AttributeError: 'dict' object has no attribute 'size'

I suspect that the error is related to the usage of the tf.keras.layers.StringLookup() layer, which expects a 'size' attribute in the vocabulary. However, I'm not using the default TensorFlow tokenizer; I'm using the RobertaTokenizer from the Transformers library. I tried manually adding variable to tokenizer but it doesnot work.

This code is adapted from the NNCourse, and I've made some modifications to it.

Here is my decoder code:

# The decoder
"""
The decoder's job is to generate predictions for the next token at each 
location in the target sequence.

The Decoder Structure:
1. It looks up embeddings for each token in the target sequence.
2. It uses an RNN to process the target sequence, and keep track of what it has generated so far.
3. It uses RNN output as the "query" to the attention layer, when attending to the encoder's output.
4. At each location in the output it predicts the next token.

Note:
When training, the model predicts the next word at each location.
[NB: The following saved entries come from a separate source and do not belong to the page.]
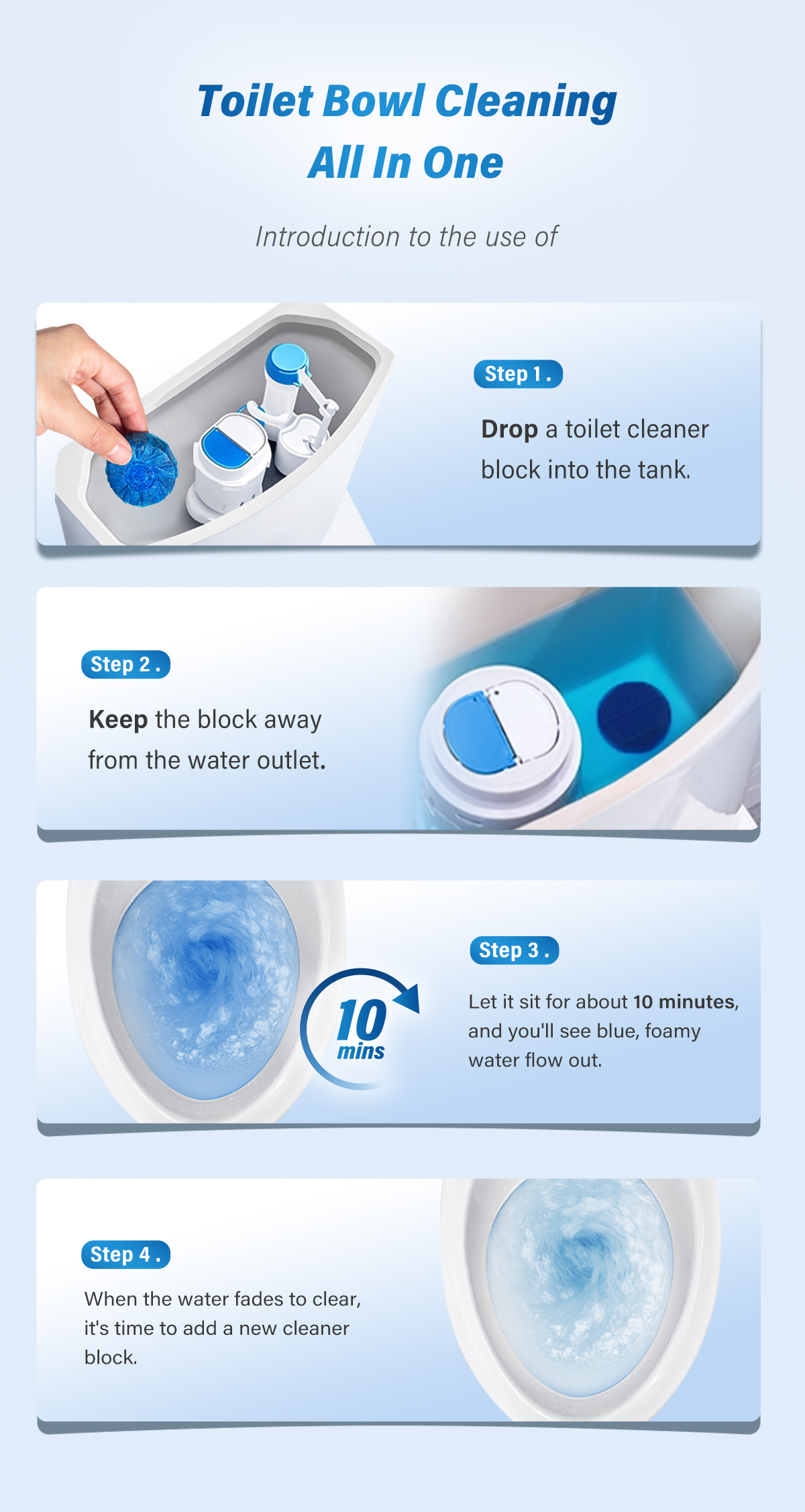 Toilet Bowl Cleaning
All In One

Introduction to the use of

Step 1 .

Drop a toilet cleaner block into the tank.

Step 2 .

Keep the block away from the water outlet.

10 mins

Step 3 .

Let it sit for about 10 minutes, and you'll see blue, foamy water flow out.

Step 4 .

When the water fades to clear, it's time to add a new cleaner block.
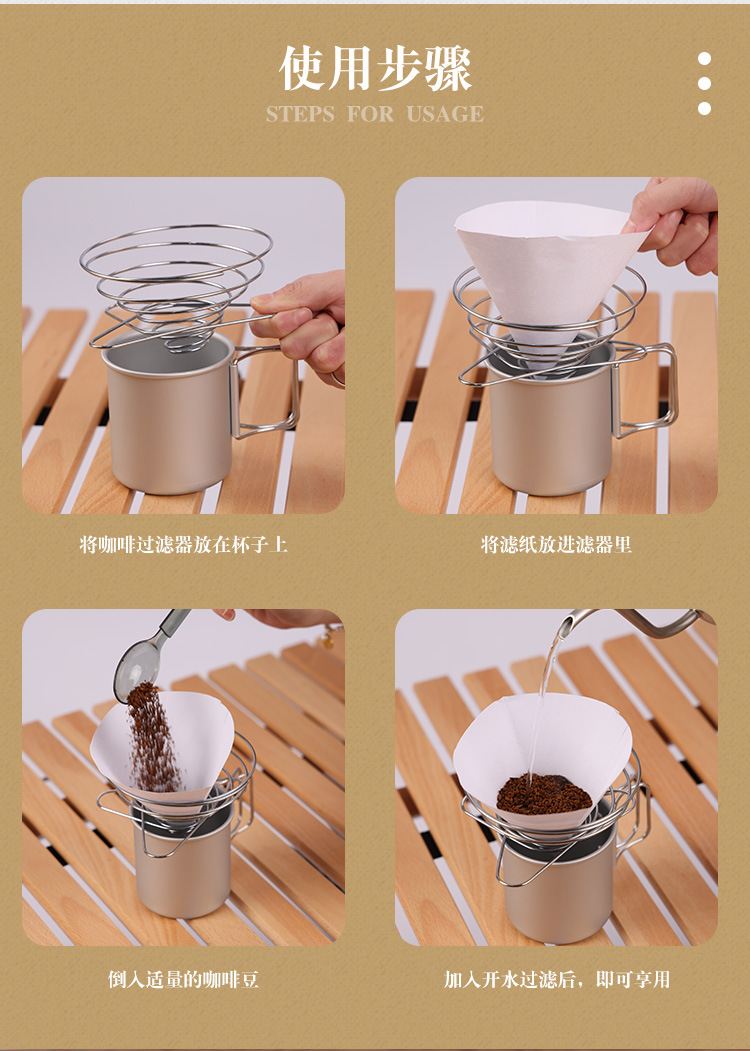 使用步骤
STEPS FOR USAGE

将咖啡过滤器放在杯子上

将滤纸放进滤器里

倒入适量的咖啡豆

加入开水过滤后，即可享用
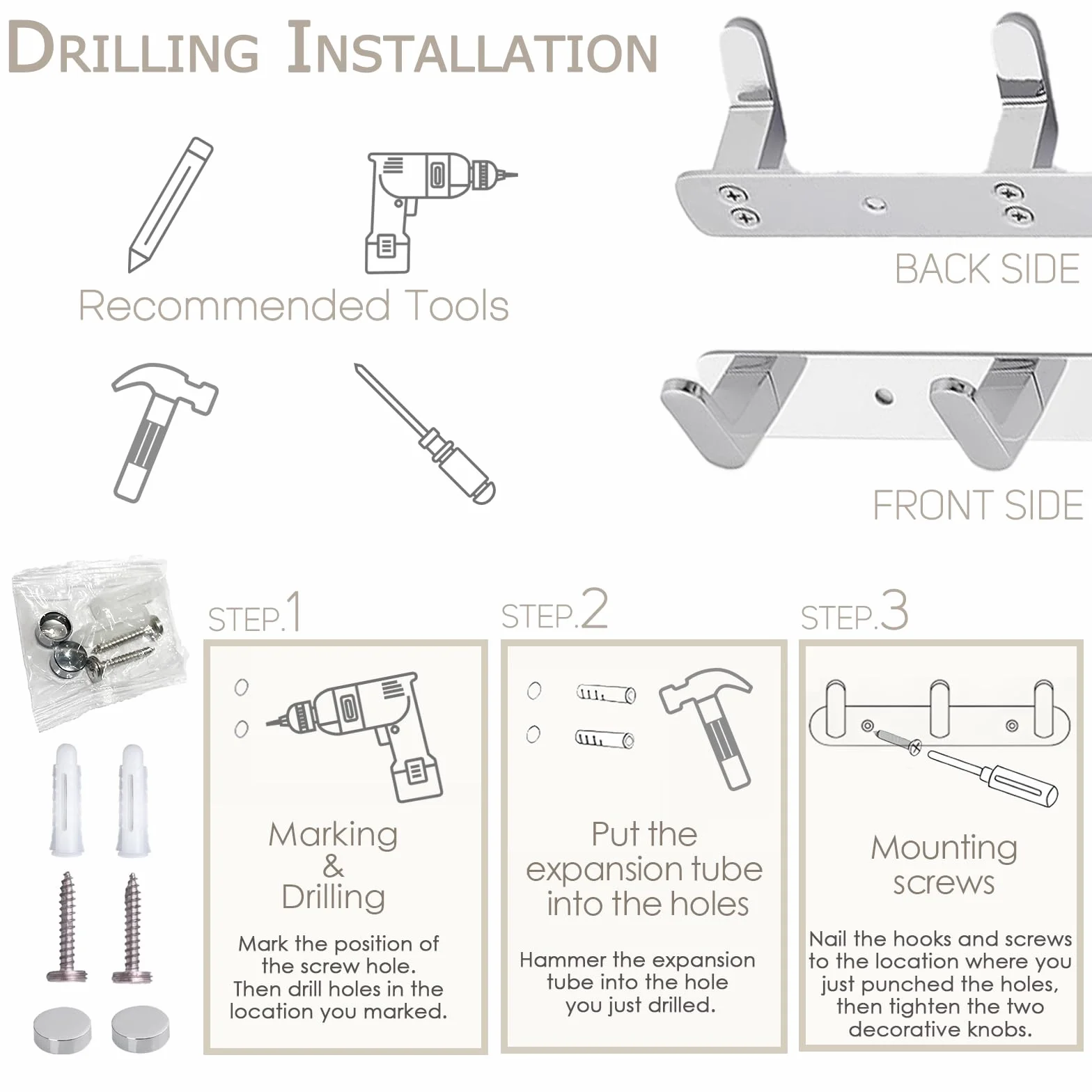 DRILLING INSTALLATION

Recommended Tools

BACK SIDE

FRONT SIDE

STEP.1

Marking & Drilling

Mark the position of the screw hole. Then drill holes in the location you marked.

STEP.2

Put the expansion tube into the holes

Hammer the expansion tube into the hole you just drilled.

STEP.3

Mounting screws

Nail the hooks and screws to the location where you just punched the holes, then tighten the two decorative knobs.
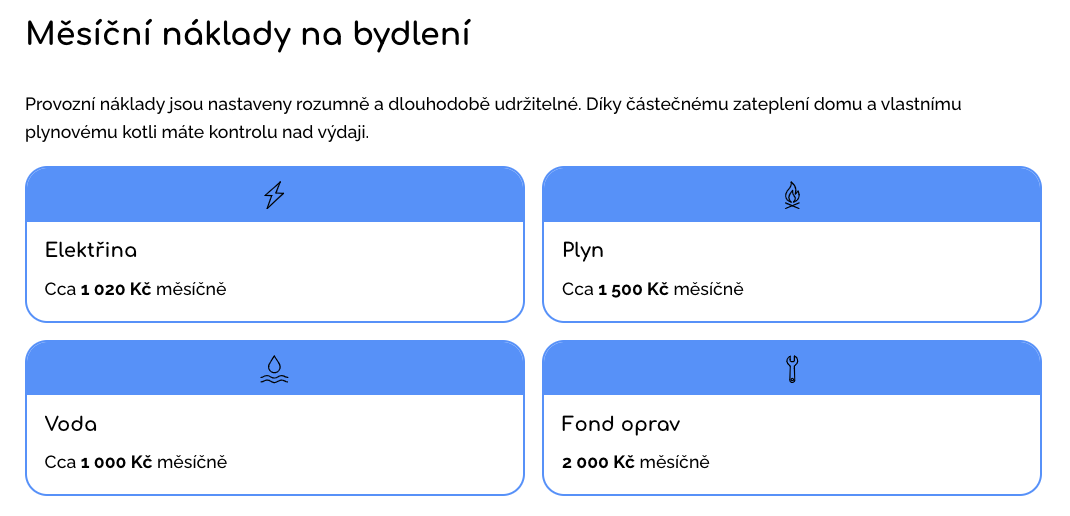 Měsíční náklady na bydlení

Provozní náklady jsou nastaveny rozumně a dlouhodobě udržitelné. Díky částečnému zateplení domu a vlastnímu plynovému kotli máte kontrolu nad výdaji.

Elektřina

Cca 1 020 Kč měsíčně

Plyn

Cca 1 500 Kč měsíčně

Voda

Cca 1 000 Kč měsíčně

Fond oprav

2 000 Kč měsíčně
So it's 
important that the information only flows in one direction through the model. 
The decoder uses a unidirectional (not bidirectional) 
RNN to process the target sequence.

> When running inference with this model it produces one word at a time, 
and those are fed back into the model.
"""

class Decoder(tf.keras.layers.Layer):
  
  @classmethod
  def add_method(cls, fun):
    setattr(cls, fun.__name__, fun)
    return fun

  def __init__(self, text_processor, units):
    super(Decoder, self).__init__()
    self.text_processor = text_processor  # Tokenizer
    self.vocab_size = text_processor.size  # Vocab size
    # https://www.tensorflow.org/api_docs/python/tf/keras/layers/StringLookup
    self.word_to_id = tf.keras.layers.StringLookup(
        vocabulary=text_processor.vocab,
        mask_token=text_processor.mask_token,
        oov_token=text_processor.unk_token)
    
    # https://www.tensorflow.org/api_docs/python/tf/keras/layers/StringLookup
    self.id_to_word = tf.keras.layers.StringLookup(
        vocabulary=text_processor.vocab,
        mask_token=text_processor.mask_token,
        oov_token=text_processor.unk_token,
        invert=True)
    
    self.start_token = self.word_to_id(START_TOKEN)
    self.end_token = self.word_to_id(END_TOKEN)

    self.units = units


    # 1. The embedding layer converts token IDs to vectors
    self.embedding = tf.keras.layers.Embedding(self.vocab_size,
                                               units, mask_zero=True)

    # 2. The RNN keeps track of what's been generated so far.
    self.rnn = tf.keras.layers.GRU(units,
                                   return_sequences=True,
                                   return_state=True,
                                   recurrent_initializer='glorot_uniform')

    # 3. The RNN output will be the query for the attention layer.
    self.attention = CrossAttention(units)

    # 4. This fully connected layer produces the logits for each
    # output token.
    self.output_layer = tf.keras.layers.Dense(self.vocab_size)
 

Specs: Python = 3.8 tensorflow = 2.14.0 transformers = 4.34.0


Solution

  • Solution:

    It was solved by separating the tokenizer from model and removing the tf.keras.layers.StringLookup layer as it only works on tensorflow vectorizer/tokenizer.